As you can see, we create a new table if it does not exist. The structure is very simple and clear. We just add a file column and a created date. The file will indicate which files we already executed. And the created at field will tell us when this script was executed (just for information and easier debugging). We can easily check for a file in our migrations database. If this file has already an entry, we don't execute this again. Straight forward and simple.
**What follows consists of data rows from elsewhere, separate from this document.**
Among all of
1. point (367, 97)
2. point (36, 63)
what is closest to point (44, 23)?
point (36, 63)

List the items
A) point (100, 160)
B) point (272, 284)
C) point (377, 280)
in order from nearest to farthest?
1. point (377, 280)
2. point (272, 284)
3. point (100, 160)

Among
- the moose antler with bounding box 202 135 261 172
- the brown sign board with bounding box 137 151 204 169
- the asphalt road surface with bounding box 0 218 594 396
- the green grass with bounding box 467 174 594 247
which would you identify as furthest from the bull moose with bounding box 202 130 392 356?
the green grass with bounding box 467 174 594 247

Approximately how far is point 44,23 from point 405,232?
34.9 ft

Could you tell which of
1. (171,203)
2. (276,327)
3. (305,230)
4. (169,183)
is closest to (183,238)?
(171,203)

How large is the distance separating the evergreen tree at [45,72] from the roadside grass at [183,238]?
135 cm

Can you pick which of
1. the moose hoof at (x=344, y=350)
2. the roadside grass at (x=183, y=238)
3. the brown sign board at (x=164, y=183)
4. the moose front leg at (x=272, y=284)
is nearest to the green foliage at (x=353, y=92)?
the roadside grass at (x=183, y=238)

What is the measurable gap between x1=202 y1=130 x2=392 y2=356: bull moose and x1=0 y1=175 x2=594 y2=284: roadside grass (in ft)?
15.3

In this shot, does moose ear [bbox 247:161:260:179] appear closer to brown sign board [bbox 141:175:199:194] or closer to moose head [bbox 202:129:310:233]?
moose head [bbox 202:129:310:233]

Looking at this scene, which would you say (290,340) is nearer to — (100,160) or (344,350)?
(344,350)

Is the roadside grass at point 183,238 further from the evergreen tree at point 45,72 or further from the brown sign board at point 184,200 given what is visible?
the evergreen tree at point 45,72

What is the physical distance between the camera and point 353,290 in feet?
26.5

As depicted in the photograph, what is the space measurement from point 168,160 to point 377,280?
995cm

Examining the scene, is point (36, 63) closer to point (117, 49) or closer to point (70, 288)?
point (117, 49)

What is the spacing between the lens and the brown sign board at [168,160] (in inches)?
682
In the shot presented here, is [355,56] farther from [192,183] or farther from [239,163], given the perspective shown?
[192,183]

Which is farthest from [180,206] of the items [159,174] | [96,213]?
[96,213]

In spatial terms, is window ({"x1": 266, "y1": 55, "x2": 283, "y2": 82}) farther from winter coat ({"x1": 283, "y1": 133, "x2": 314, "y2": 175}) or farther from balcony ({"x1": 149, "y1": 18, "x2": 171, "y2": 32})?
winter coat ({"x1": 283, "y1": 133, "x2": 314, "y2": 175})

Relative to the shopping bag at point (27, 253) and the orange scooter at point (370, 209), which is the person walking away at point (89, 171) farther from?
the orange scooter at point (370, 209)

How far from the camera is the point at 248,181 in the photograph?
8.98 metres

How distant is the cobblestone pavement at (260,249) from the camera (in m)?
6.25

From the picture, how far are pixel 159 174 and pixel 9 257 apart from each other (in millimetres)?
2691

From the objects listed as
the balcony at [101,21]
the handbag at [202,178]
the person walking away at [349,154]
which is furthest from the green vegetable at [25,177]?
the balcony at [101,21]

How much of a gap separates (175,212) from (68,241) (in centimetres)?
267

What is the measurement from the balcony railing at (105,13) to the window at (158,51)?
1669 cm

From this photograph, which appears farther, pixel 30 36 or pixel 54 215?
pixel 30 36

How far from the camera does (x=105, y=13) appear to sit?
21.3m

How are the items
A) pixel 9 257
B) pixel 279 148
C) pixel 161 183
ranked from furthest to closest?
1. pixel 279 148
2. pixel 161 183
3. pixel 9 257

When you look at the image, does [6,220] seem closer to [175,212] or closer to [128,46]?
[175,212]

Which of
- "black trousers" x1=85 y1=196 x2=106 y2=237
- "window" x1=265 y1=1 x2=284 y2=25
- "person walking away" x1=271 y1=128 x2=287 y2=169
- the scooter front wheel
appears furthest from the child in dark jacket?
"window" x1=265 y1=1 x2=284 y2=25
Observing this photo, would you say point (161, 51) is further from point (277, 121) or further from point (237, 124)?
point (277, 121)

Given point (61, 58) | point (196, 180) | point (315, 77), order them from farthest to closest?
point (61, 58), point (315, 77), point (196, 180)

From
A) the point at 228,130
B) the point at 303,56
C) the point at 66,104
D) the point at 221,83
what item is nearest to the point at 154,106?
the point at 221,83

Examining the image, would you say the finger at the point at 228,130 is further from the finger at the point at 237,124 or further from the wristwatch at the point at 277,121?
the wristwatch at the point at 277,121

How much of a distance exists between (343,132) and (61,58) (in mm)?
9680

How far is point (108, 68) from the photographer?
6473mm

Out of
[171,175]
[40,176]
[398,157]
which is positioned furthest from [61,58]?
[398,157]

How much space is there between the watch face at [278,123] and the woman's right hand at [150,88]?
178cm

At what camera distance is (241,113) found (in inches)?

What about step 1, though? We still need to run migrations for existing models. In this case we can introduce a new column categoryId and define it mandatory on the Product model like this:

Product
  uuid Text
  title Text
  createdAt UTCTime default=now()
  categoryId CategoryId
  UniqueProductUuid uuid
  Primary uuid

If we do so, we will end up with a stuck migration and our application won't run. Let's change our model as planned, but this time add a folder migrations to the config folder and place a file with the name 1-category-id-in-products.sql:

DO $$
BEGIN
    IF NOT (SELECT EXISTS (SELECT 1 FROM db_migrations WHERE file=?)) THEN
      BEGIN
          BEGIN
              ALTER TABLE product ADD COLUMN category_id text NOT NULL default 'empty';
              UPDATE product SET category_id=(SELECT uuid FROM category WHERE title='Default category' LIMIT 1);
          EXCEPTION
              WHEN duplicate_column THEN RAISE NOTICE 'Column category_id already exists in table product.';
          END;
      END;

      INSERT INTO db_migrations VALUES (?);
    END IF;
END $$

Uhm, ok, this looks maybe a bit complicated. Let's go through the code. DO and BEGIN statements at the beginning of the file are specific to postgres and will enable us to use IF statements. We can the check if our file, which is being executed already exists in our migrations database. If the entry does not exists, we go on and alter our product table to have a category_id column, which is per default filled with a useless string 'empty'. Afterwards, we select a default category and update all rows in the product table to use this category as its reference. This will satisfy our constraint that the categoryId is mandatory in the product model. Finally, if everything worked out as expected, we add the executed script to our migrations database so we do not execute this migration again at startup.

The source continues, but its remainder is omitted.